▶ [Brano scelto]:
++++++
Dalla mia pagina Facebook Michael Laitman – 05/08/2018

Un esempio del fallimento degli avvenimenti globali ci si è prospettato davanti quando il nuovo Governo italiano ha dichiarato che non sarebbe più stato “il campo profughi dell’Europa” e si è rifiutato di accogliere nuove navi cariche di immigrati; l’implicazione è stata immediatamente evidente nella vicina Spagna dove, dall’inizio dell’anno, sono arrivati 22.000 immigrati.

Ma neppure il Governo spagnolo può farsi carico di questo enorme fardello, infatti non ci sono abbastanza poliziotti, non ci sono abbastanza letti, non c’è abbastanza cibo. Ma questo non è solo un problema della Spagna o dell’Italia, è un problema di tutto il vecchio Continente. I leader dell’Unione Europea non riescono a trovare una soluzione che sia reale e a lungo termine, in quanto decidono, di volta in volta, di aprire o chiudere i loro porti per motivi politici, economici o di immagine.

Ma l’immigrazione di massa è solo un sintomo del malessere globale. Si aggiunge ad una lunga lista di complessità che compongono una crisi multiforme e globale che l’umanità deve fronteggiare da un punto di vista sociale, economico ed ecologico. E tutte queste sfide hanno una radice comune: l’incompatibilità di un’umanità profondamente divisa con un mondo sempre più interdipendente.

L’Europa è il luogo in cui molte delle sfide globali emergono e richiedono di essere risolte. In questo contesto, l’Europa di oggi sta mangiando l’amaro porridge che ha cucinato per sé fin dai tempi della corsa capitalistica coloniale della fine del XIX secolo, quando le potenze europee erano affamate della ricchezza delle risorse naturali e della manodopera a basso costo di Asia ed Africa.

L’orgoglio europeo racconta una storia di contributi morali e culturali alle popolazioni primitive del Terzo mondo. In pratica, però, la storia dimostra che molti dei paesi che erano sotto il dominio europeo non hanno ricevuto i mezzi educativi, economici e politici per potersi uniformare al resto del mondo in uno stato di parità. Infatti, i paesi europei hanno sradicato gli antichi valori spirituali dall’Africa con la diffusione del Cristianesimo, hanno portato alla segregazione etnica, e anche a brutali guerre civili, con il loro programma di dividere e conquistare.
++++++
▶ [Blocco dati]:
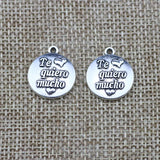 10Pieces 16*18mm Mixed Alloy Antique Silver Color Letter Round Charms Bracelet Pendant Accessory For DIY Jewelry Making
++++++
▶ [Serie di esercizi]:
**a)** Secondo il brano sull'immigrazione in Europa, quanti immigrati sono arrivati in Spagna dall'inizio dell'anno?
**b)** Riprendi il brano sull'immigrazione in Europa proseguendo dopo la sua ultima frase.

▶ [Risposte numerate]:
**a)** In Spagna sono arrivati 22.000 immigrati.

**b)**
Oggi il boomerang sta tornando indietro in Europa. Gli sciami di immigrati africani che inondano i suoi porti rappresentano un immane onere socioeconomico per i paesi, mentre milioni di mussulmani stanno gradualmente rimodellando la cultura europea.

Prima o poi, tutti riconosceremo che l’umanità è diventata una grande colonia che ospita gli immigrati provenienti da quasi tutti i paesi. La nostra inevitabile interdipendenza globale ci obbligherà, parallelamente, ad operare cambiamenti socioeconomici significativi, per equilibrare il tenore di vita in tutti i paesi.

Il kabbalista Yehuda Ashlag scrive nel suo articolo La Pace nel Mondo: “Non sorprendetevi se mescolo il benessere di un particolare collettivo con quello del mondo intero, perché, infatti, siamo già arrivati a un punto tale che il mondo intero è considerato un’unica collettività e un’unica società… Ognuno deve quindi prendersi cura del mondo intero per garantire la propria esistenza”.

Visione globale, sentimento integrale, pensiero cooperativo, sono solo alcuni dei principi del nuovo approccio che dobbiamo coltivare dentro di noi. Un cambiamento fondamentale nella consapevolezza umana è destinato ad accadere. Se vedessimo in anticipo la necessità di tutto questo e ci muovessimo di nostra iniziativa in quella direzione, la nostra “migrazione” verso un nuovo mondo connesso sarebbe molto più serena.